-- Raw data follows --
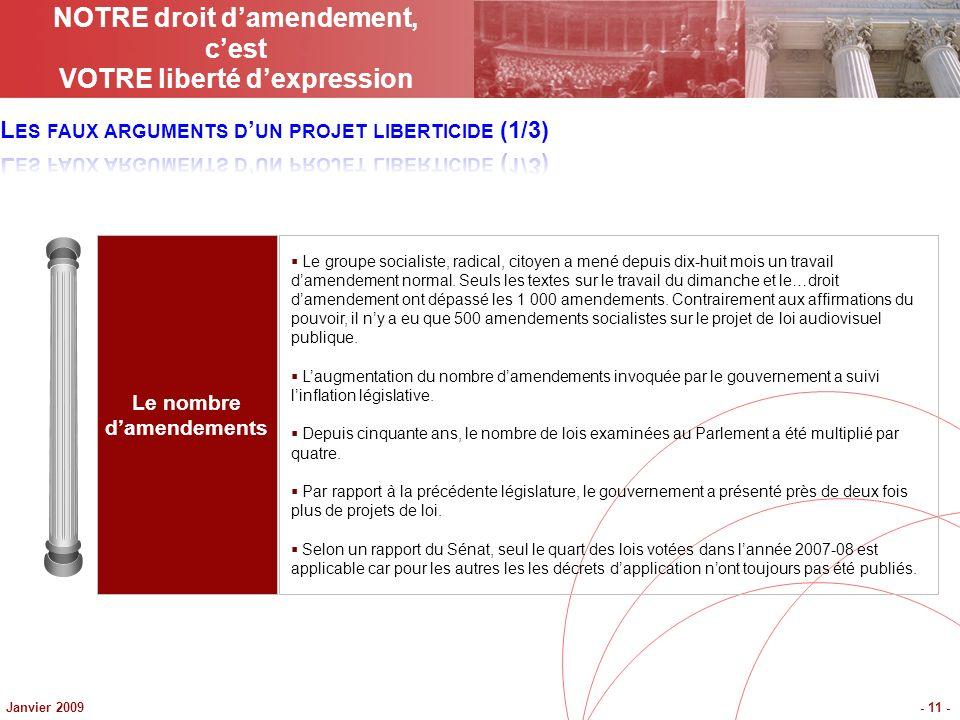 Janvier 2009- 11 - Le nombre damendements Le groupe socialiste, radical, citoyen a mené depuis dix-huit mois un travail damendement normal. Seuls les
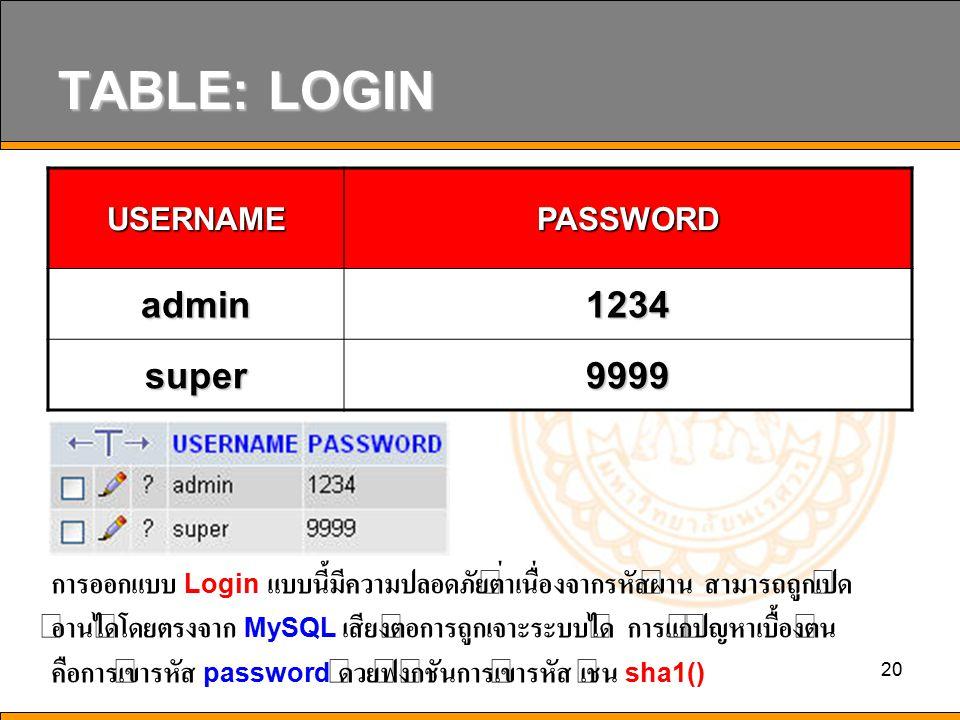 TABLE: LOGIN admin 1234 super 9999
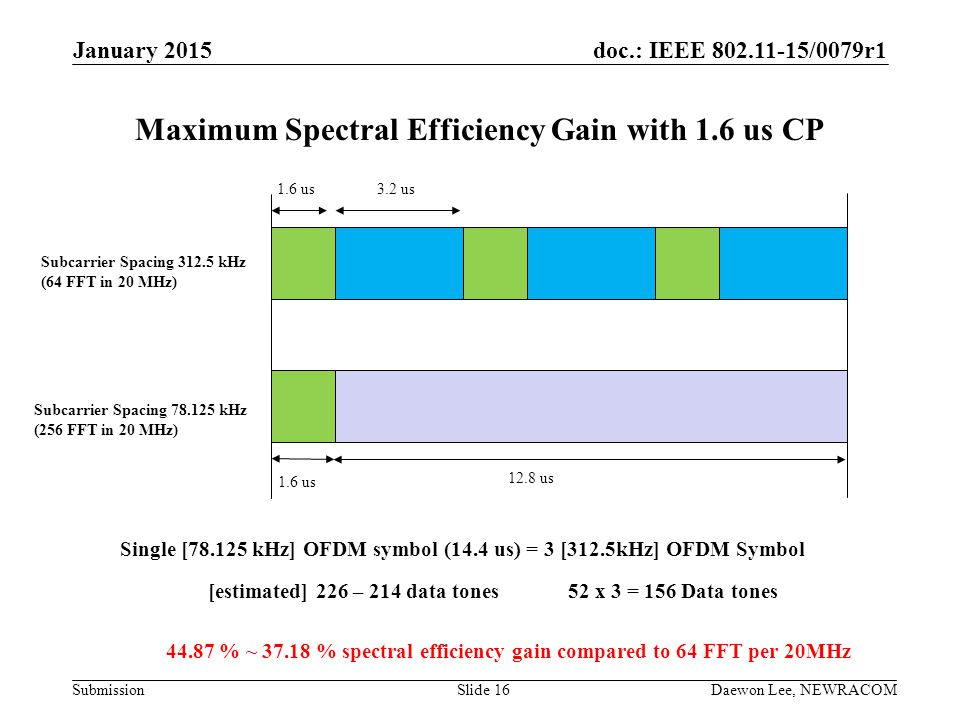 Maximum Spectral Efficiency Gain with 1.6 us CP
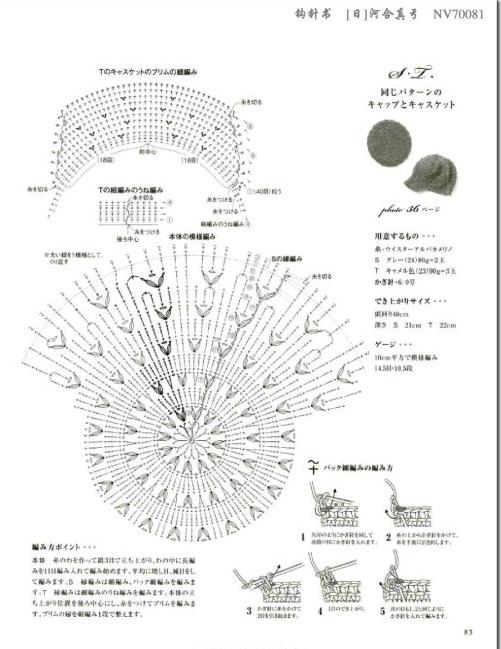 Схема вязания крючком кепки с козырьком для мальчика 32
-- Raw data concluded --
▶ [Task brief]:
Return the whole listing, word for word, and leave out every picture.

▶ [Reply]:
 Janvier 2009- 11 - Le nombre damendements Le groupe socialiste, radical, citoyen a mené depuis dix-huit mois un travail damendement normal. Seuls les
 TABLE: LOGIN admin 1234 super 9999
 Maximum Spectral Efficiency Gain with 1.6 us CP
 Схема вязания крючком кепки с козырьком для мальчика 32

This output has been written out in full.